Reproduce the data verbatim, starting at the line that contains "In the scene" and continuing through the final line of the data.

*Exercise data*:
━━━━━━━━━━━━━━━━━━━━

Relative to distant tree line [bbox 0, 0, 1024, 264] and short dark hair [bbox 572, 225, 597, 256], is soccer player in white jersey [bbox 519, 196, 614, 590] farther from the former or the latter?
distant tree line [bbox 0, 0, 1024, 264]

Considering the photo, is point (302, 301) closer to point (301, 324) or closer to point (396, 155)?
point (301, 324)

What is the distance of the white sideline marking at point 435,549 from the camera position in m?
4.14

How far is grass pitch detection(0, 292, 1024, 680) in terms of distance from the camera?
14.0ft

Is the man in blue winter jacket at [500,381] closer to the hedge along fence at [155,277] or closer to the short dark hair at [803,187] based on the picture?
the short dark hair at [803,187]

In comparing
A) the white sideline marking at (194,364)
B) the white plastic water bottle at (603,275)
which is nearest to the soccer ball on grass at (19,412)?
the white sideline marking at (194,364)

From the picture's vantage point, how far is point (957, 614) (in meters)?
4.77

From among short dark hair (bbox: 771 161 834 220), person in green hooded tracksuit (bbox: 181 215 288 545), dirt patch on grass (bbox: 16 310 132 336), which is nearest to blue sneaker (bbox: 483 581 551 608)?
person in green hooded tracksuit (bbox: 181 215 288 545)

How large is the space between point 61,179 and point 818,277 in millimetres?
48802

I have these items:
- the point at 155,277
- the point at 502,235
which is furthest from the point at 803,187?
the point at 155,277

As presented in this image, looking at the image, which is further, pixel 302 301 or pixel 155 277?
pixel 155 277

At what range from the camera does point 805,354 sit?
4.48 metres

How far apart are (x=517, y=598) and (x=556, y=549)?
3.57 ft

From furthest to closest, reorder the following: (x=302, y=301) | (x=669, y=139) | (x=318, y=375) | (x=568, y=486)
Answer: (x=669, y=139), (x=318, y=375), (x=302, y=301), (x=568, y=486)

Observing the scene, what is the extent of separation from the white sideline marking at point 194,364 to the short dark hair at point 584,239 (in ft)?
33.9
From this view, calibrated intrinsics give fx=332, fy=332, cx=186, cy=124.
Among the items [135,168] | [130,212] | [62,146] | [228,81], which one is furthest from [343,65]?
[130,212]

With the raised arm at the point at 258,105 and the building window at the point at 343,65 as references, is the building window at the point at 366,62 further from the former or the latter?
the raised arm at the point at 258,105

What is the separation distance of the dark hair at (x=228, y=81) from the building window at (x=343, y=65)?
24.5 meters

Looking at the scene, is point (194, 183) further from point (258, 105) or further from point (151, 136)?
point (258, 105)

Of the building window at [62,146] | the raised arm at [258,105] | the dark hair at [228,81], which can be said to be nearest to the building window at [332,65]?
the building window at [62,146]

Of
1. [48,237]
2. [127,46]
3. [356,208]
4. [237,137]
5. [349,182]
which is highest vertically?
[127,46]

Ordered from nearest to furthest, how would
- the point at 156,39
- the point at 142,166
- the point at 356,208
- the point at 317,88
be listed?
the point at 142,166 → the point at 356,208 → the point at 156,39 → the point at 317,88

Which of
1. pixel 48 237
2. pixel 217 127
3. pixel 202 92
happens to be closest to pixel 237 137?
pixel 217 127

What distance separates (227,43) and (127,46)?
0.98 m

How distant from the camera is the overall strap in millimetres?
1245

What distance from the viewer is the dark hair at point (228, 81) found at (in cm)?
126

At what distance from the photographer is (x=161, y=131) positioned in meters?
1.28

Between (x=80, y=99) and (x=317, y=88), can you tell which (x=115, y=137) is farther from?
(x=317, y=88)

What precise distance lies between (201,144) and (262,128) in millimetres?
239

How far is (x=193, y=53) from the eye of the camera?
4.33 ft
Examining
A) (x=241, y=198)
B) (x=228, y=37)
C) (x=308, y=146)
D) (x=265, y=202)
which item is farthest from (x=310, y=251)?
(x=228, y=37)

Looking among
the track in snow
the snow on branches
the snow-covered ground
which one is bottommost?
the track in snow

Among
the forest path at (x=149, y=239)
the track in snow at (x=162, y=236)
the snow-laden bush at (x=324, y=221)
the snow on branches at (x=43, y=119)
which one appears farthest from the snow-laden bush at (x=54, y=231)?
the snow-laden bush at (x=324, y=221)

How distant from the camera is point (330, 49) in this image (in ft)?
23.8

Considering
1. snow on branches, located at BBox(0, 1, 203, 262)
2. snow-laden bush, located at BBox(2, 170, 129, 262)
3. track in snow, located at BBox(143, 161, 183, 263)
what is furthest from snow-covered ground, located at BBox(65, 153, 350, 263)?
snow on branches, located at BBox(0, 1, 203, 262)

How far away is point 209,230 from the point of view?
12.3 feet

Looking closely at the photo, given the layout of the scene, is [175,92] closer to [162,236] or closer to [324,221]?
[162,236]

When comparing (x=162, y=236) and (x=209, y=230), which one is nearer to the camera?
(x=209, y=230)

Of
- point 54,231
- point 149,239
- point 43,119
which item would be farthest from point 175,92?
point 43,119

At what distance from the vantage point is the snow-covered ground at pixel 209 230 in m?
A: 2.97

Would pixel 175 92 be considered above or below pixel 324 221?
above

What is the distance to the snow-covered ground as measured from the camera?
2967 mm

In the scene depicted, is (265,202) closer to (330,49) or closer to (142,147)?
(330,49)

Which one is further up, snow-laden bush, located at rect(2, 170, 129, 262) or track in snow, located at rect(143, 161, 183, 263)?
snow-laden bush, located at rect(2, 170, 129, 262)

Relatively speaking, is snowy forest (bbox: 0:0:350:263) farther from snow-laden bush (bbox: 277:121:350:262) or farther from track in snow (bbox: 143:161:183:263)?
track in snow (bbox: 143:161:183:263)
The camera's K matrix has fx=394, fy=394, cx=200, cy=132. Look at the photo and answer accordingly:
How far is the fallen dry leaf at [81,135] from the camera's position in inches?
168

━━━━━━━━━━━━━━━━━━━━

*Complete answer*:
In the scene depicted, is (265,202) closer to (330,49) or closer to (142,147)?
(330,49)

Which one is further up, snow-laden bush, located at rect(2, 170, 129, 262) or track in snow, located at rect(143, 161, 183, 263)?
snow-laden bush, located at rect(2, 170, 129, 262)

Relatively speaking, is snowy forest (bbox: 0:0:350:263) farther from snow-laden bush (bbox: 277:121:350:262) or farther from track in snow (bbox: 143:161:183:263)?
track in snow (bbox: 143:161:183:263)
The camera's K matrix has fx=394, fy=394, cx=200, cy=132. Look at the photo and answer accordingly:
How far is the fallen dry leaf at [81,135] from the camera's position in inches?
168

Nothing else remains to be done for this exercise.